___ RECORDS SUPPLIED ___

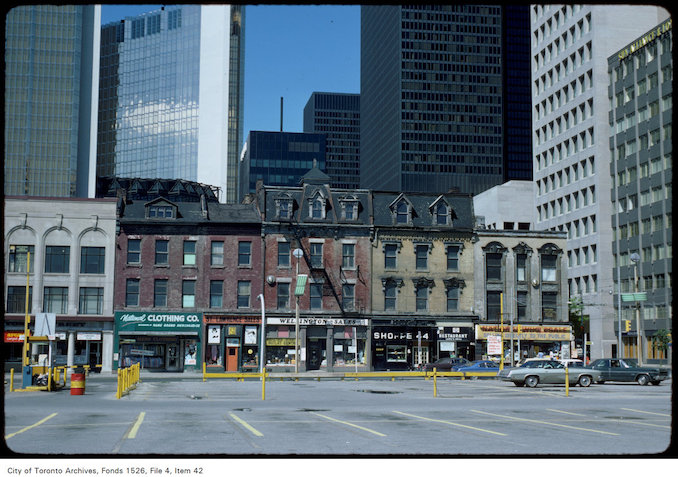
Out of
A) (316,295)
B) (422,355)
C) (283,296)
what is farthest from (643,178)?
(283,296)

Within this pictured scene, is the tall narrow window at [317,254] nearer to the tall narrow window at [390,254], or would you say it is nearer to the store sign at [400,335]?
the tall narrow window at [390,254]

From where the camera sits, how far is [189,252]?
2904 inches

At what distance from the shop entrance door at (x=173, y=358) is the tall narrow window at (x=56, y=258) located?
1124cm

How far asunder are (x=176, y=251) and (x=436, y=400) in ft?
140

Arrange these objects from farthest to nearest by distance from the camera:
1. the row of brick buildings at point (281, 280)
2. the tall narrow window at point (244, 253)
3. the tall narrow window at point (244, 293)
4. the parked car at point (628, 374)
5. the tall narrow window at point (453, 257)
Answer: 1. the tall narrow window at point (453, 257)
2. the tall narrow window at point (244, 253)
3. the tall narrow window at point (244, 293)
4. the row of brick buildings at point (281, 280)
5. the parked car at point (628, 374)

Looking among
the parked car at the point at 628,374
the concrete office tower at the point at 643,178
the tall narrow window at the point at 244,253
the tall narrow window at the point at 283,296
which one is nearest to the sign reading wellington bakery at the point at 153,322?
the tall narrow window at the point at 244,253

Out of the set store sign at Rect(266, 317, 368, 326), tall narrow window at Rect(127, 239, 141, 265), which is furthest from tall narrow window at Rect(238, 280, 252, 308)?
tall narrow window at Rect(127, 239, 141, 265)

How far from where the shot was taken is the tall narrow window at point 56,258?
235 ft

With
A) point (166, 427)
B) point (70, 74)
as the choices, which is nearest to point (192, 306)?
point (166, 427)

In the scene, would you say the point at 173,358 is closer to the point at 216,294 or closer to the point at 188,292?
the point at 188,292

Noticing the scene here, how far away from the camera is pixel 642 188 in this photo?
99125 millimetres

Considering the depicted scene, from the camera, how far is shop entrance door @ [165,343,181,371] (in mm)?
72625

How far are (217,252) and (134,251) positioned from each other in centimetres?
719
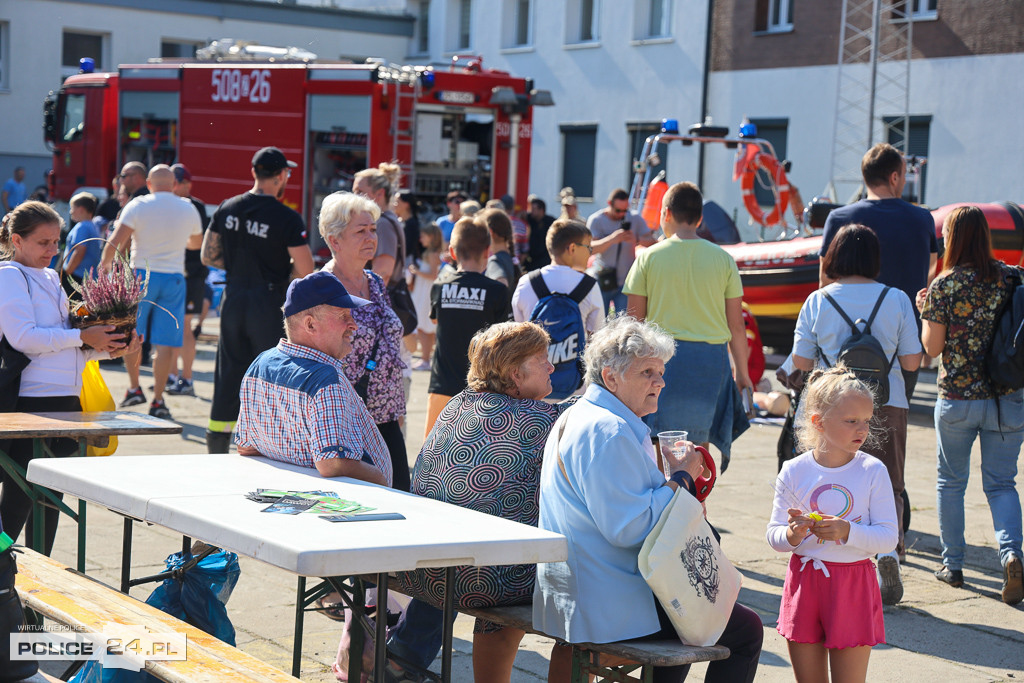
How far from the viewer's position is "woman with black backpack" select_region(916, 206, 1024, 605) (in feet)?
19.2

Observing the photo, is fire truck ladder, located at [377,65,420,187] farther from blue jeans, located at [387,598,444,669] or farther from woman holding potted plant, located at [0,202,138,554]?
blue jeans, located at [387,598,444,669]

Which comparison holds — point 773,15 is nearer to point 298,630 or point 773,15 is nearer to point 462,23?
point 462,23

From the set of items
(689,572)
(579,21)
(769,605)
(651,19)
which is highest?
(579,21)

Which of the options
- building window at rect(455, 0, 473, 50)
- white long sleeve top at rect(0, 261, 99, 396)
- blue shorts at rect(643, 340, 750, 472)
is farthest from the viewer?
building window at rect(455, 0, 473, 50)

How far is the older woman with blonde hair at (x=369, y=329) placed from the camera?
5152 millimetres

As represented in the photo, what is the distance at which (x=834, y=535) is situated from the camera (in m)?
3.80

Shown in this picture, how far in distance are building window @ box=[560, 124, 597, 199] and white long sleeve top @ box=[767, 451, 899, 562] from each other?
24781 millimetres

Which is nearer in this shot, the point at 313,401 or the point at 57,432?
the point at 313,401

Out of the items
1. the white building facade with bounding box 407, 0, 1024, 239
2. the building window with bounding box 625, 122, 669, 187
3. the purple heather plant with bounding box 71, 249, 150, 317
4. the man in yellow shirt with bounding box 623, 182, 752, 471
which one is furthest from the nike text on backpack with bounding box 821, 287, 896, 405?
the building window with bounding box 625, 122, 669, 187

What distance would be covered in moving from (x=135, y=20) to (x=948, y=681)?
3038cm

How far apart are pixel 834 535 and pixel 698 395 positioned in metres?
2.37

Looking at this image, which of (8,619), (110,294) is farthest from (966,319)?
(8,619)

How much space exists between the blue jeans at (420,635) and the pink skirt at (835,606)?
116 cm

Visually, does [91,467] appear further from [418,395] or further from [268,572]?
[418,395]
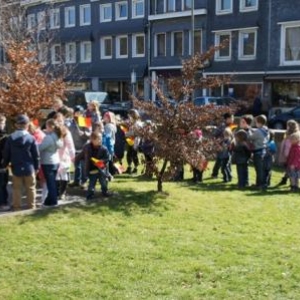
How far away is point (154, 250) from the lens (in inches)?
281

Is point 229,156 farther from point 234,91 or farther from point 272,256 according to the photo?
point 234,91

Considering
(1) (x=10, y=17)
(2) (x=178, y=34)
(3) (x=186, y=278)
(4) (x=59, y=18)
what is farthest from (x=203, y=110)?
(4) (x=59, y=18)

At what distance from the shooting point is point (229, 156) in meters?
12.5

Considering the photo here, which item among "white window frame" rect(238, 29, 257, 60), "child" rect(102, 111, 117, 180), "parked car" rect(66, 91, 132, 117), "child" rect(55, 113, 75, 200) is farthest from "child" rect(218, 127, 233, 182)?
"white window frame" rect(238, 29, 257, 60)

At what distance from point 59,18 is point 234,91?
20150mm

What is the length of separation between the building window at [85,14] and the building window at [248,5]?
15942 mm

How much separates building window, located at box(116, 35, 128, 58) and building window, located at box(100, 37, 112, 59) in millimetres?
Result: 937

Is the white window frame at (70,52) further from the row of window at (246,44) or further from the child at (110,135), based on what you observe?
the child at (110,135)

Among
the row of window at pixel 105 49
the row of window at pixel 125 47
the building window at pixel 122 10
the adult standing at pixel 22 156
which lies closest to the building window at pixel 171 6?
the row of window at pixel 125 47

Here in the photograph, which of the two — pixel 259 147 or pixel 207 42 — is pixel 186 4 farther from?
pixel 259 147

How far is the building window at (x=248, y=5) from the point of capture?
36.5 meters

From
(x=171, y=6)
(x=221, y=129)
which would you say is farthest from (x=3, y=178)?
(x=171, y=6)

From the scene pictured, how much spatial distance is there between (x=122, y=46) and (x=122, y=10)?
2.87 m

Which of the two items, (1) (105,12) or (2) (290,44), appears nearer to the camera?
(2) (290,44)
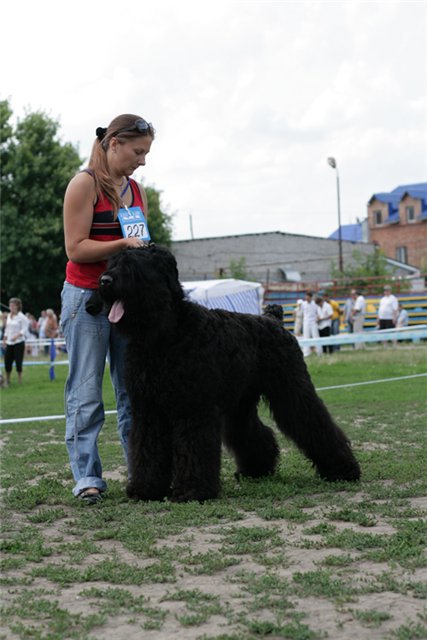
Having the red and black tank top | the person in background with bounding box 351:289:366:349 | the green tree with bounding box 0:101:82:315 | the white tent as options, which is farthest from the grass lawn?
the green tree with bounding box 0:101:82:315

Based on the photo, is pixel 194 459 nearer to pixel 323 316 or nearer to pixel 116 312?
pixel 116 312

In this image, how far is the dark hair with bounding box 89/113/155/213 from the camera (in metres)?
4.73

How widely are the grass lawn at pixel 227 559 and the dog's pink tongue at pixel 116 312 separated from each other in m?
1.07

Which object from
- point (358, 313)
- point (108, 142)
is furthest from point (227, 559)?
point (358, 313)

___

- **GOAL OF THE EXERCISE**
Copy every one of the records above word for word, leaving out the pictures.

- **CORRECT RESULT**
Out of
A) (316,295)
B) (422,355)
C) (283,296)
what is farthest from (643,178)?
(283,296)

Within this pictured scene, is the tall narrow window at [317,254] nearer to the tall narrow window at [390,254], or would you say it is nearer to the store sign at [400,335]?
the tall narrow window at [390,254]

From where the camera sits, how far is [189,252]?
2904 inches

At what distance from the shop entrance door at (x=173, y=358) is the tall narrow window at (x=56, y=258) located?
1124cm

How far asunder are (x=176, y=251) and (x=436, y=400) in ft?
140

Arrange these objects from farthest to nearest by distance from the camera:
1. the row of brick buildings at point (281, 280)
2. the tall narrow window at point (244, 253)
3. the tall narrow window at point (244, 293)
4. the parked car at point (628, 374)
5. the tall narrow window at point (453, 257)
Answer: 1. the tall narrow window at point (453, 257)
2. the tall narrow window at point (244, 253)
3. the tall narrow window at point (244, 293)
4. the row of brick buildings at point (281, 280)
5. the parked car at point (628, 374)

Looking among
the parked car at the point at 628,374
the concrete office tower at the point at 643,178
the tall narrow window at the point at 244,253
the tall narrow window at the point at 283,296
which one is nearest to the sign reading wellington bakery at the point at 153,322?
the tall narrow window at the point at 244,253

Out of the set store sign at Rect(266, 317, 368, 326), tall narrow window at Rect(127, 239, 141, 265), which is furthest from tall narrow window at Rect(238, 280, 252, 308)?
tall narrow window at Rect(127, 239, 141, 265)

How far from where the shot was taken is the tall narrow window at point 56,258?
235 ft

With
A) point (166, 427)
B) point (70, 74)
as the choices, which is nearest to point (192, 306)?
point (166, 427)

In the scene, would you say the point at 173,358 is closer to the point at 216,294 or closer to the point at 188,292?
the point at 188,292

Noticing the scene here, how far away from the camera is pixel 642 188 in this photo?
99125 millimetres

Considering the depicted scene, from the camera, how far is shop entrance door @ [165,343,181,371] (in mm)?
72625

How far are (217,252) and (134,251) positioned from each other in centimetres?
719
How far from the viewer's position is "woman with black backpack" select_region(916, 206, 1024, 605) (in feet)?
19.2

Observing the photo, is fire truck ladder, located at [377,65,420,187] farther from blue jeans, located at [387,598,444,669] or farther from woman holding potted plant, located at [0,202,138,554]?
blue jeans, located at [387,598,444,669]

Which comparison holds — point 773,15 is nearer to point 298,630 or point 773,15 is nearer to point 462,23?
point 462,23

From the set of items
(689,572)
(579,21)
(769,605)
(651,19)
which is highest?
(579,21)

Which of the options
- building window at rect(455, 0, 473, 50)
- white long sleeve top at rect(0, 261, 99, 396)
- blue shorts at rect(643, 340, 750, 472)
is farthest from the viewer?
building window at rect(455, 0, 473, 50)

How far is the older woman with blonde hair at (x=369, y=329) placed from the camera?
5152 millimetres

As represented in the photo, what is the distance at which (x=834, y=535) is situated from the camera (in m)?
3.80

Shown in this picture, how far in distance are building window @ box=[560, 124, 597, 199] and white long sleeve top @ box=[767, 451, 899, 562] from each other?
24781 millimetres

Which is nearer in this shot, the point at 313,401 or the point at 57,432?
the point at 313,401

Out of the items
1. the white building facade with bounding box 407, 0, 1024, 239
2. the building window with bounding box 625, 122, 669, 187
3. the purple heather plant with bounding box 71, 249, 150, 317
4. the man in yellow shirt with bounding box 623, 182, 752, 471
which one is furthest from the nike text on backpack with bounding box 821, 287, 896, 405?
the building window with bounding box 625, 122, 669, 187

What distance would be covered in moving from (x=135, y=20) to (x=948, y=681)?
3038cm

How far apart are pixel 834 535 and pixel 698 395 positioned in metres?
2.37

Looking at this image, which of (8,619), (110,294) is farthest from (966,319)?
(8,619)

How much space exists between the blue jeans at (420,635) and the pink skirt at (835,606)?
116 cm

Visually, does [91,467] appear further from [418,395] or further from [268,572]?
[418,395]
How far away is point (154, 250) from the lens (in inches)?
281

Is point 229,156 farther from point 234,91 or farther from point 272,256 according to the photo?
point 234,91

Considering
(1) (x=10, y=17)
(2) (x=178, y=34)
(3) (x=186, y=278)
(4) (x=59, y=18)
what is farthest from (x=203, y=110)?
(4) (x=59, y=18)

At what distance from the shooting point is point (229, 156) in meters?
12.5

Considering the photo here, which item among "white window frame" rect(238, 29, 257, 60), "child" rect(102, 111, 117, 180), "parked car" rect(66, 91, 132, 117), "child" rect(55, 113, 75, 200) is farthest from "child" rect(218, 127, 233, 182)?
"white window frame" rect(238, 29, 257, 60)

At what distance from point 59,18 is point 234,91?
20150mm

What is the length of separation between the building window at [85,14] and the building window at [248,5]?
15942 mm

How much separates building window, located at box(116, 35, 128, 58) and building window, located at box(100, 37, 112, 59) in millimetres?
Result: 937

Is the white window frame at (70,52) further from the row of window at (246,44) or further from the child at (110,135), based on what you observe?
the child at (110,135)

Among
the row of window at pixel 105 49
the row of window at pixel 125 47
the building window at pixel 122 10
the adult standing at pixel 22 156
which lies closest to the building window at pixel 171 6?
the row of window at pixel 125 47

Here in the photograph, which of the two — pixel 259 147 or pixel 207 42 — is pixel 186 4 farther from?
pixel 259 147

How far is the building window at (x=248, y=5) from the point of capture?
36.5 meters

From
(x=171, y=6)
(x=221, y=129)
which would you say is farthest from (x=3, y=178)?
(x=171, y=6)

From the scene pictured, how much spatial distance is there between (x=122, y=46) and (x=122, y=10)?
2.87 m

Which of the two items, (1) (105,12) or (2) (290,44), appears nearer to the camera?
(2) (290,44)
Having the red and black tank top | the person in background with bounding box 351:289:366:349 | the green tree with bounding box 0:101:82:315 | the white tent as options, which is farthest from the grass lawn?
the green tree with bounding box 0:101:82:315

Based on the photo, is pixel 194 459 nearer to pixel 323 316 or nearer to pixel 116 312?
pixel 116 312

In this image, how far is the dark hair with bounding box 89/113/155/213 from the camera (in metres)?
4.73

How widely are the grass lawn at pixel 227 559 and the dog's pink tongue at pixel 116 312 separated from each other in m?
1.07

Which object from
- point (358, 313)
- point (108, 142)
is furthest from point (227, 559)?
point (358, 313)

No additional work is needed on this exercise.